Saved entries
▬▬▬
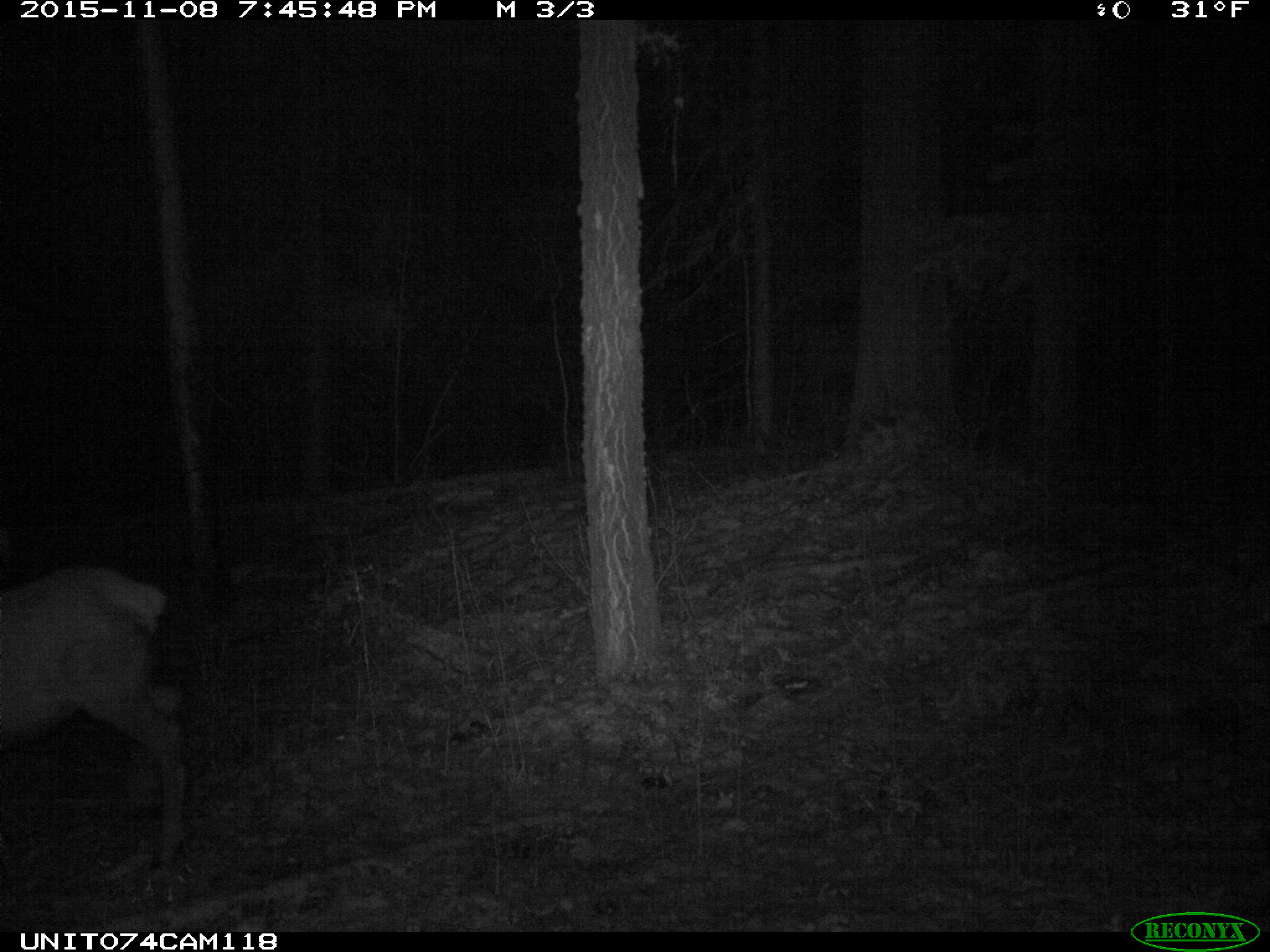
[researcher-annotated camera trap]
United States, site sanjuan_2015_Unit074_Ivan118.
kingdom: Animalia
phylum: Chordata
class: Mammalia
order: Artiodactyla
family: Cervidae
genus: Cervus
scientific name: Cervus elaphus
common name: red deer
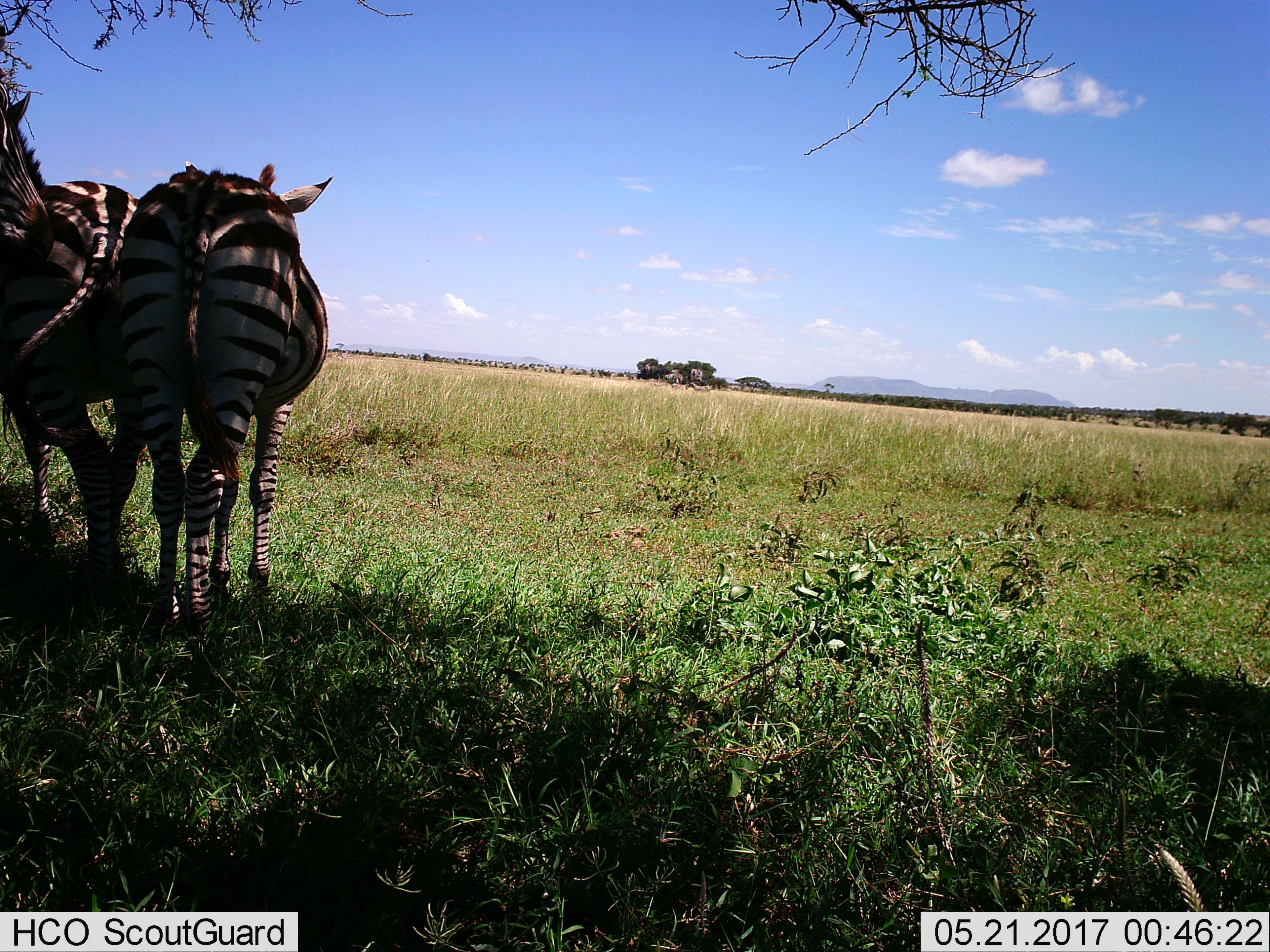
▬▬▬
REQUIRED ACTION
Set down each of the records precisely, leaving any pictures behind.

EXERCISE SOLUTION
[researcher-annotated camera trap]
United States, site sanjuan_2015_Unit074_Ivan118.
kingdom: Animalia
phylum: Chordata
class: Mammalia
order: Artiodactyla
family: Cervidae
genus: Cervus
scientific name: Cervus elaphus
common name: red deer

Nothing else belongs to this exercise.